Ao realizar a primeira avaliação, percebi que não seria algo rotineiro. A vítima era um jovem. Caíra da escada e estava de bruços em uma poça de secreções e vômito. Rolamos ele de lado, para liberar as vias aéreas e permitir que respirasse. Quando o virei, reconheci o rosto. Um pouco mais velho que eu, havíamos estudado na mesma escola, ele algumas séries à frente. Era bem quisto e extrovertido. E estava em parada cardiorrespiratória.
Não havia pulso. Fiquei nervoso e iniciei as compressões. Pedi ao meu colega, um bombeiro experiente, que montasse os demais equipamentos de reanimação. A ambulância de suporte avançado, uma UTI móvel que contava com médico e enfermeira, foi chamada. Continuamos os procedimentos de reanimação. Cada segundo era um infinito. Conseguimos um ritmo cardíaco “chocável”. Utilizamos o desfibrilador, sem sucesso. As compressões torácicas continuaram. Em algum momento, o médico aportou ao meu lado. Iniciou manobras médicas avançadas com tubos, acessos venosos e adrenalina. Outro socorrista me substituiu nas compressões.
Foi só então que olhei em volta. O lugar onde estávamos era a casa da vítima. Sua família estava bem ali. Sua esposa, com um bebê no colo. O filho do jovem rapaz que tentávamos trazer da morte. A ela, juntavam-se outros familiares. Ela me perguntou para qual hospital o levaríamos. Como eu queria poder responder àquela pergunta. Não havia, contudo, uma resposta possível. Estávamos longe disso. Pedi a ela, apenas, para aguardar as informações do médico. Pensei que precisávamos trazer ele de volta.
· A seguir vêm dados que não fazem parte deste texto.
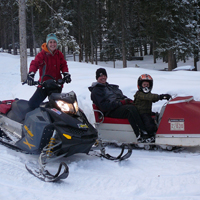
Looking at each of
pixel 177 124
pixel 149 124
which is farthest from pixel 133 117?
pixel 177 124

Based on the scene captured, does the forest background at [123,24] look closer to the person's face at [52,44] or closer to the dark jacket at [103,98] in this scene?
the person's face at [52,44]

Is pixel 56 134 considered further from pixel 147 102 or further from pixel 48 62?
pixel 147 102

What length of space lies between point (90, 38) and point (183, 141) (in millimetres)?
27852

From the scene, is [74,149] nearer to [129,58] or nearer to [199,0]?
[199,0]

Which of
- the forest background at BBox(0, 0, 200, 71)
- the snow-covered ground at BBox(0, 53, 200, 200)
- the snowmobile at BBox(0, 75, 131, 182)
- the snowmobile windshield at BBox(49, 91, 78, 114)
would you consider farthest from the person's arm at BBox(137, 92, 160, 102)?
the forest background at BBox(0, 0, 200, 71)

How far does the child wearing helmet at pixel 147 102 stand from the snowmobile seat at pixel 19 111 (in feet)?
5.92

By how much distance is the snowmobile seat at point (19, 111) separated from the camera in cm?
378

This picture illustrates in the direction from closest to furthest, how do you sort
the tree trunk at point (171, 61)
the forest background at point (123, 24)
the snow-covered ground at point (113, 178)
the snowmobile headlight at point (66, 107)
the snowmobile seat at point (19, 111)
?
the snow-covered ground at point (113, 178) → the snowmobile headlight at point (66, 107) → the snowmobile seat at point (19, 111) → the forest background at point (123, 24) → the tree trunk at point (171, 61)

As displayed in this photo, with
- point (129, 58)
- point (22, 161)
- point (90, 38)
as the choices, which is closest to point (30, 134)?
point (22, 161)

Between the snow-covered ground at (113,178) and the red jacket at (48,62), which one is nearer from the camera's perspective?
the snow-covered ground at (113,178)

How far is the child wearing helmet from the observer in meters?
Answer: 4.06

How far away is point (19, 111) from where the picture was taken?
3.87m

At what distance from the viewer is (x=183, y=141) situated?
147 inches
Voltei às compressões, sentindo-me no dever de dar uma boa notícia à família. Depois de dois minutos, o monitor cardíaco indicava um desesperançado risco continuo. Então, orei. “Senhor, meu coração deve estar a 180 batimentos por minuto, por favor eu posso tranquilamente dividir com ele e cada um ficar com 90”.
Continuamos ali por mais quase duas horas. Ao nosso redor, a família observava o tempo todo. Mudos e assustados. Até o médico balançar a cabeça negativamente e declarar o óbito, com voz sentida. Então, o choro irrompeu em todos nós
A esposa contou que, naquele dia, como nos outros, ele estava na porta da casa, à beira da escada. Uma caneca de café na mão. Junto à sua família. Um dia qualquer, com suas infinitas possibilidades à frente.
Por algum motivo, caiu. Não se sabe qual. Nunca se saberá.
Viva a sua vida hoje. Aproveite o dia.
“A vida é um sopro”, como disse Oscar Niemeyer já com mais de noventa anos.